Normally I'm at the rink when it's early morning and quiet, or during general public hours, and so I typically don't see much of the staff most of the year. But then Ice Show happens and I suddenly see a lot of everyone. I suddenly go from living in my own little skating world to being in the thick of everyone! I overhear a lot, and I talk a lot.
A friend came up to me laughing, saying a coach had excused himself from a conversation with the words, "I have to go, I have champions to teach!"
Oh lordy, did we have a good laugh over that humdinger! Champions to teach? Well, do forgive us simple plebians for taking up your precious time, oh godly one! I'm still giggling. Doubtless he is excited over the idea of going overseas to a big comp and all, but the choice of words and tone is classless at best. Humility is a virtue.

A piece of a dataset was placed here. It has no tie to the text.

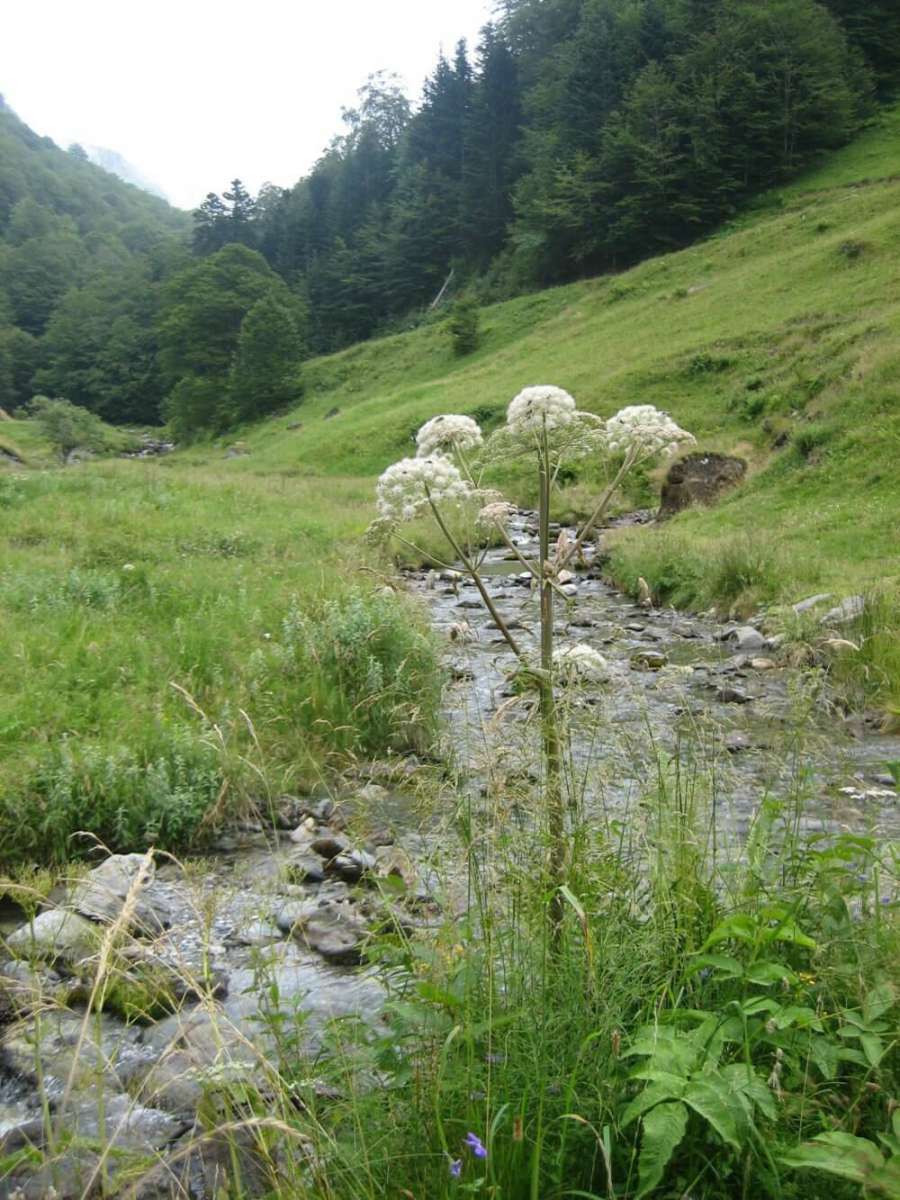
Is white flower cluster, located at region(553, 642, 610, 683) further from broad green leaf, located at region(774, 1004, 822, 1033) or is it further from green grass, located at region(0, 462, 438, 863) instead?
broad green leaf, located at region(774, 1004, 822, 1033)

So, if there are indeed "Champions to teach," then why waste time with anyone else? I've heard it a lot, that adult skaters won't "go anywhere" in the sport, so why bother at all? Who wants to spend their lives teaching crossovers to beginners when they have visions of being on TV behind the boards at the Olympics as the announcer says, "And there is their coach! He's so effin' talented!" Why bother with skaters who are just recreational, or just rink guards, or just the costume stitchers, or not really all that talented, when you can focus on the kids who will get your name in lights? You know, the "Serious Skaters."
There are two kinds of theatre professional. There are those who do it for the love of themselves: they only take roles or jobs that make them look good and "advance them" as professionals. These people are the biggest dickwads to work with. They are always flouting their resume as "proof" of their artistic merit and how great they are. Meanwhile, everyone else is running around going crazy because Mister Big was too busy talking about how great he is to get the light plot done. (Not a hypothetical scenario. Happens ALL. THE. TIME.)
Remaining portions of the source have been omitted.